**Fragmento del documento**
**********

En el diario La Nación de Buenos Aires, “Tribuna de doctrina” que no brinda mucha oportunidad para aclaraciones, apareció hace unos días una carta de lectores suscripta por el dirigente del Partido Demócrata y Diputado Nacional (m.c.), doctor Alberto Allende Iriarte. Sin duda hay varios conceptos para compartir allí respecto de la política de avanzada de los ministros del presidente Roca, Manuel Demetrio Pizarro, Eduardo Wilde y Joaquín V. González,
a los que se refiere el autor sin nombrarlos cuando enumera algunas de sus iniciativas, como la creación del Consejo Nacional de Educación, en 1881, y la promulgación, en 1884, de la ley 1420 de Educación Común, Gratuita, Gradual, Laica y Obligatoria, “para favorecer y dirigir simultáneamente el desarrollo moral como intelectual y físico de todo niño”, como reza su artículo primero.
Aunque es justo subrayar que quizá no en todos los aspectos los miembros de los sucesivos gabinetes de “El Zorro” tuvieron similar orientación progresista –el nombrado cordobés y católico Manuel D. Pizarro, o clerical que no es lo mismo, por ejemplo, defendió el matrimonio religioso y se opuso al matrimonio civil- y que el propio primer mandatario, antes de serlo, era un “acuchillador valiente” en caracterización de La Nación del 10 de enero de 1880, y no fue en nada un modelo a seguir en lo que hace al respeto por los derechos humanos e integración pacífica de las comunidades originarias se trata. Pero ese es otro tema y Ubi dubium, ibi libertas.

**********

**Por hacer**
Transcribe de forma literal el tramo del fragmento del documento que va desde "En el diario" hasta "su artículo primero.".

**Datos proporcionados**
**********

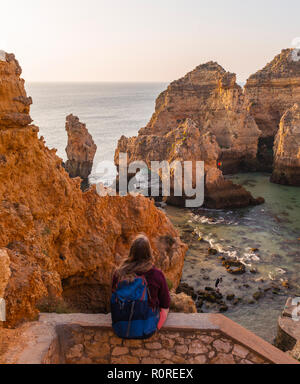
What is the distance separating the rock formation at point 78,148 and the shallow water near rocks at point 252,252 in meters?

**********

**Ejercicio resuelto**
En el diario La Nación de Buenos Aires, “Tribuna de doctrina” que no brinda mucha oportunidad para aclaraciones, apareció hace unos días una carta de lectores suscripta por el dirigente del Partido Demócrata y Diputado Nacional (m.c.), doctor Alberto Allende Iriarte. Sin duda hay varios conceptos para compartir allí respecto de la política de avanzada de los ministros del presidente Roca, Manuel Demetrio Pizarro, Eduardo Wilde y Joaquín V. González,
a los que se refiere el autor sin nombrarlos cuando enumera algunas de sus iniciativas, como la creación del Consejo Nacional de Educación, en 1881, y la promulgación, en 1884, de la ley 1420 de Educación Común, Gratuita, Gradual, Laica y Obligatoria, “para favorecer y dirigir simultáneamente el desarrollo moral como intelectual y físico de todo niño”, como reza su artículo primero.